[Bioc-devel] Txdb Issues - all exon names are NA's ?
Marc Carlson
mrjc42 at gmail.com
Wed Sep 23 08:32:25 CEST 2015
Works for me.
Marc
On Tue, Sep 22, 2015 at 6:03 PM, Hervé Pagès <hpages at fredhutch.org> wrote:
> Hi Marc,
>
> On 09/22/2015 05:39 PM, Marc Carlson wrote:
>
>> Herve is right.
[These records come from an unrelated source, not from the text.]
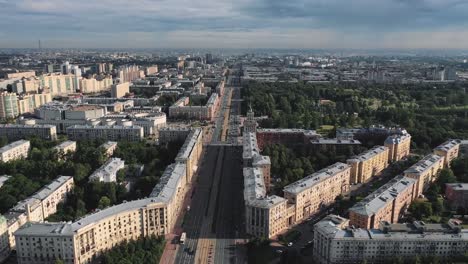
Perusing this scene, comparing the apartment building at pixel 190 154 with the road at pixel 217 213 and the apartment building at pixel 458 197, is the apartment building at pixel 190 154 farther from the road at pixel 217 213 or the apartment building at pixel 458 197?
the apartment building at pixel 458 197

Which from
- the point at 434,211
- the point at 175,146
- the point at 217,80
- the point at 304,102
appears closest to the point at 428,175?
the point at 434,211

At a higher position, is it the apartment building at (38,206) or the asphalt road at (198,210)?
the apartment building at (38,206)

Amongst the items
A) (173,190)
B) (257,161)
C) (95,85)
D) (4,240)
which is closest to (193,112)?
(257,161)

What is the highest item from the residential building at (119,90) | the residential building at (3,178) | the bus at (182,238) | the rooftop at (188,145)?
the residential building at (119,90)

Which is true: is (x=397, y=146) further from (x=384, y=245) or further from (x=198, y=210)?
(x=198, y=210)

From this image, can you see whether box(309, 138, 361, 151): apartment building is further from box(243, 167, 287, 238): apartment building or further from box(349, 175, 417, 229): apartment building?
box(243, 167, 287, 238): apartment building

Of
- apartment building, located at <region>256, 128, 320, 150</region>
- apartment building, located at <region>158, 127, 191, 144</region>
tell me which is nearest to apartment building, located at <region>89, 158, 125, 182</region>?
apartment building, located at <region>158, 127, 191, 144</region>

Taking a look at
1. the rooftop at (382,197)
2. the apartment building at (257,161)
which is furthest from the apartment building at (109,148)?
the rooftop at (382,197)
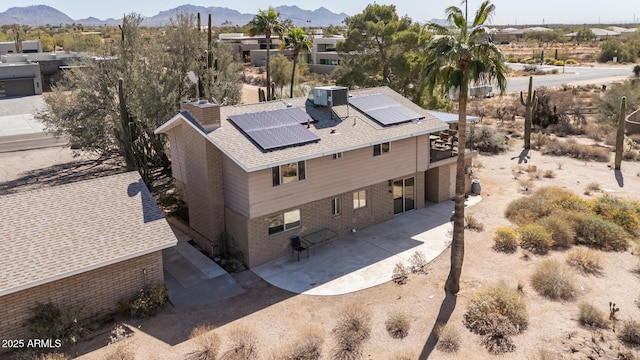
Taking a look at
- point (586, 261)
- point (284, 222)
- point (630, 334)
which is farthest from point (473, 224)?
point (630, 334)

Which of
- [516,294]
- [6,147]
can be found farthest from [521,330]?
[6,147]

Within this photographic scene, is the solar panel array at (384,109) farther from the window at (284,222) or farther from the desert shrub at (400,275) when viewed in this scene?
the desert shrub at (400,275)

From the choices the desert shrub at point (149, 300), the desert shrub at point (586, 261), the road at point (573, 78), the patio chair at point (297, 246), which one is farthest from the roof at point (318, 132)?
the road at point (573, 78)

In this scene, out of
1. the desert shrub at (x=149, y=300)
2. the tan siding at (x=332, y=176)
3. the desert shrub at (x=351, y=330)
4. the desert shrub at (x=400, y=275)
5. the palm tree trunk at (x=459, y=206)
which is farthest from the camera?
the tan siding at (x=332, y=176)

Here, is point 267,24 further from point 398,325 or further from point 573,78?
point 573,78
UCSC doesn't give us this information, And actually, I
>> think it's pretty rare to see exon names from anybody. So it's weird
>> to me that they are a default return value for this method.
>>
>
> Ensembl does provide exon names/ids so any TxDb object that was created
> with makeTxDbFromBiomart("ensembl", ...) should have them:
>
> library(GenomicFeatures)
> txdb <- makeTxDbFromBiomart("ensembl", dataset="celegans_gene_ensembl")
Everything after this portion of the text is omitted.